→ **Prompt A**:
List the criminal activities the information-use standard below gives as examples.
→ **Prompt B**:
According to the information-use standard below, what will the student do with information?

→ **Document text**:
Standard 3. Students use information.
 
The student will organize, synthesize, create, and communicate information.
 
3.1 Demonstrate ethical, legal, and safe use of information in print, media, and online resources:
 
a. Demonstrate respect for intellectual property, copyright restrictions, fair use, and public-performance rights when downloading or duplicating media.
b. Understand the differences between quoting, summarizing, and paraphrasing and apply these skills to one’s own work.
c. Use appropriate conventions for documentation in the text, footnotes, references,
and bibliographies by adhering to an acceptable format.
d. Recognize and protect the private information of oneself and others.
e. Describe safe online shopping practices.
f. Describe the implications of criminal activities (e.g., generating viruses, hacking, identity theft, accessing illegal images).
g. Use materials, equipment, and facilities responsibly and independently.
h. Describe the privileges and responsibilities outlined in the school’s (or school district’s) Internet acceptable-use policy.
i. Practice strategies to protect digital devices (e.g., antivirus software, secure connections, encryption, operating-system updates).
j. Define and defend the need for intellectual freedom.
 
3.2 Draw conclusions and make informed decisions:
 
a. Analyze information from multiple sources and identify complexities, discrepancies, and different perspectives of sources.
 
3.3 Use information and technology creatively to answer a question, solve a problem, or enrich understanding:
 
a. Explain how meaning is conveyed in image and sound and recognize that many media messages are constructed to generate profit, influence viewers, or both.

→ **Dataset**:
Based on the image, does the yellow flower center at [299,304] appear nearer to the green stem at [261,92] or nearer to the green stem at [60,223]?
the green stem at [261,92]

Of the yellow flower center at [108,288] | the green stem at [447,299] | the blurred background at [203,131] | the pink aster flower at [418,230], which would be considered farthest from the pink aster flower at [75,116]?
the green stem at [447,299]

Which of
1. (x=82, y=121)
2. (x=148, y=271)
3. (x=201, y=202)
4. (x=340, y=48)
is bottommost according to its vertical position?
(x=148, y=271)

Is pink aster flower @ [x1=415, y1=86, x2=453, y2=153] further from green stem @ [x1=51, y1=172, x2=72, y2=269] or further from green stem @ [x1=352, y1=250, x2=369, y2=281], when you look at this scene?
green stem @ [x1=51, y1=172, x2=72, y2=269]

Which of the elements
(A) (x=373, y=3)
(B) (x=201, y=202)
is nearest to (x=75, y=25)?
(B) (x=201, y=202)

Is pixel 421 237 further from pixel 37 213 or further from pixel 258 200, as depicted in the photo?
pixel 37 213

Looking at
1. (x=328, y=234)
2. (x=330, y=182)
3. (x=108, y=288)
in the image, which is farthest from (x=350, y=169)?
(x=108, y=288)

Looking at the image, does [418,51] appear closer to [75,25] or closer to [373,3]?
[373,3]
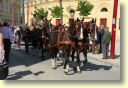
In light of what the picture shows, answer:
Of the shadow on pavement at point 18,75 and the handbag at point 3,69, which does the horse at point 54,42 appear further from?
the handbag at point 3,69

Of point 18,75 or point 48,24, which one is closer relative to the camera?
point 18,75

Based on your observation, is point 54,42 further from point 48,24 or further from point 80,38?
point 80,38

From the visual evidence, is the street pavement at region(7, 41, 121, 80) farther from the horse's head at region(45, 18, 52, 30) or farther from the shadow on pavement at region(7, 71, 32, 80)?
the horse's head at region(45, 18, 52, 30)

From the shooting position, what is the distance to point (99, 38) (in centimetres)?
2561

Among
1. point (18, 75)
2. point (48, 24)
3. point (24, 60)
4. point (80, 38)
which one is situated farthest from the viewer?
point (24, 60)

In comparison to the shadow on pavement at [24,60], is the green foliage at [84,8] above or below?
above

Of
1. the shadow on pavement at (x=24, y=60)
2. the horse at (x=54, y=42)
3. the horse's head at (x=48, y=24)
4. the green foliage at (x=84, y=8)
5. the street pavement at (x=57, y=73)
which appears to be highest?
the green foliage at (x=84, y=8)

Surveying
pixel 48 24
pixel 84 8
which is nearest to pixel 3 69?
pixel 48 24

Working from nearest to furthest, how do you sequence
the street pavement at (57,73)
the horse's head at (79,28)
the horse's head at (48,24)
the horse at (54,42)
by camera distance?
the street pavement at (57,73) < the horse's head at (79,28) < the horse at (54,42) < the horse's head at (48,24)

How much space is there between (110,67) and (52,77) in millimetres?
4558

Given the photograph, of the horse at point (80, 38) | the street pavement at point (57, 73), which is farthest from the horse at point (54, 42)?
the horse at point (80, 38)

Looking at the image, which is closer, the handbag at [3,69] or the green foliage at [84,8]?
the handbag at [3,69]

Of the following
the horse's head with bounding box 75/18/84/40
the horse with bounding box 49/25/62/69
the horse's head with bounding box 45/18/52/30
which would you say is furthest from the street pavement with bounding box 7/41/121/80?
the horse's head with bounding box 45/18/52/30

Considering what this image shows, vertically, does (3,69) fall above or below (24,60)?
above
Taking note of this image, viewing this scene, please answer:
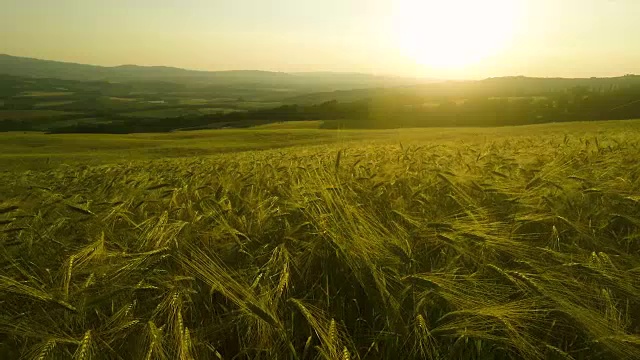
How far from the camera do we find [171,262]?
6.05 ft

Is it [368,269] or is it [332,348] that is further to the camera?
[368,269]

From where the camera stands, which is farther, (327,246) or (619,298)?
(327,246)

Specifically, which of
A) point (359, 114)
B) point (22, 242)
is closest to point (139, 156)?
point (22, 242)

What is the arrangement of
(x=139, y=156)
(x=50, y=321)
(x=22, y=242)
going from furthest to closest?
(x=139, y=156)
(x=22, y=242)
(x=50, y=321)

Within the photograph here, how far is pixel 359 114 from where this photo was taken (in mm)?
84812

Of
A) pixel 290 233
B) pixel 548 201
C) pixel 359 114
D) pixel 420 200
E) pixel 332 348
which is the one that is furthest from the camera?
pixel 359 114

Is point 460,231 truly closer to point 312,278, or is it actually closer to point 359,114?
point 312,278

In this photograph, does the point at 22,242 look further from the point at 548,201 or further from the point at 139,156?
the point at 139,156

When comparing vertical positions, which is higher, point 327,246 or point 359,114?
point 327,246

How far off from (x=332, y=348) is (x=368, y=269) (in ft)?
1.97

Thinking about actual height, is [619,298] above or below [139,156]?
above

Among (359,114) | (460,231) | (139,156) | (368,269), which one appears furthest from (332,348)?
(359,114)

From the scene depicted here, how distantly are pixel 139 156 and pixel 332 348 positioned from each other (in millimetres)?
35519

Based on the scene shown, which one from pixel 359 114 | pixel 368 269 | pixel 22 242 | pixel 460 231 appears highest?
pixel 460 231
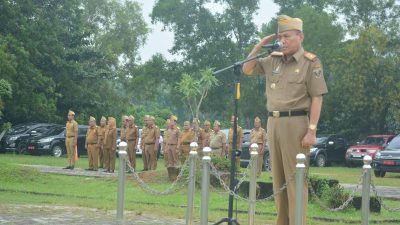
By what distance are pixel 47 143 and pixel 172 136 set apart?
398 inches

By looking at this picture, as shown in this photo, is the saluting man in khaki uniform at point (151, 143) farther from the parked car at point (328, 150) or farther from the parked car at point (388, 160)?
the parked car at point (328, 150)

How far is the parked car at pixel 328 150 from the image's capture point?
113 ft

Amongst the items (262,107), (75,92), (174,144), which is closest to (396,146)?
(174,144)

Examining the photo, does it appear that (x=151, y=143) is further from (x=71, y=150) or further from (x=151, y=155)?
(x=71, y=150)

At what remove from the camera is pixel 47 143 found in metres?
33.3

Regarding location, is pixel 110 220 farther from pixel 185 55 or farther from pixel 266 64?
pixel 185 55

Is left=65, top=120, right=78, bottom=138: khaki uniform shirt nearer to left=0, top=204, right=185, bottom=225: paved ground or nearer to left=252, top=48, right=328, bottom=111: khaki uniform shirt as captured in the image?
left=0, top=204, right=185, bottom=225: paved ground

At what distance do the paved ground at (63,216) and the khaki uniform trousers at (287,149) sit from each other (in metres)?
3.06

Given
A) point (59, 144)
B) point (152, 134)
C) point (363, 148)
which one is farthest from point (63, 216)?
point (363, 148)

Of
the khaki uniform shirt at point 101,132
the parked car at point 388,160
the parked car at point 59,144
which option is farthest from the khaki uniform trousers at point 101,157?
the parked car at point 388,160

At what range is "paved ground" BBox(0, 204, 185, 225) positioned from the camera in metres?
10.5

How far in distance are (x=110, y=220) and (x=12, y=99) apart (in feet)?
93.9

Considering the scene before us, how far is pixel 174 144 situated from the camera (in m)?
25.1

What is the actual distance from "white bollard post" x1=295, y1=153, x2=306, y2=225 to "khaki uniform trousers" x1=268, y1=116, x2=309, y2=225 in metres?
0.20
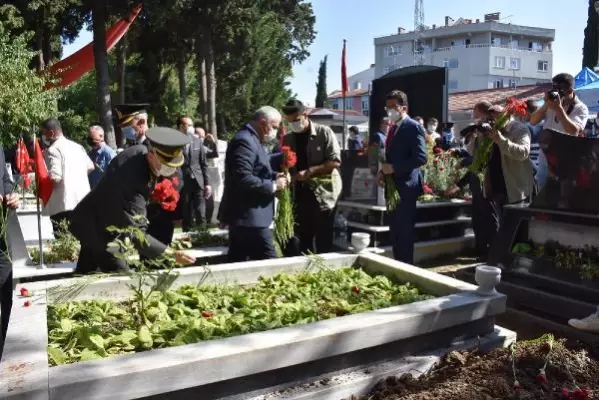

→ **Written response A**:
Generating viruses
Hacking
Identity theft
Accessing illegal images

→ **Written response B**:
The student will organize, synthesize, create, and communicate information.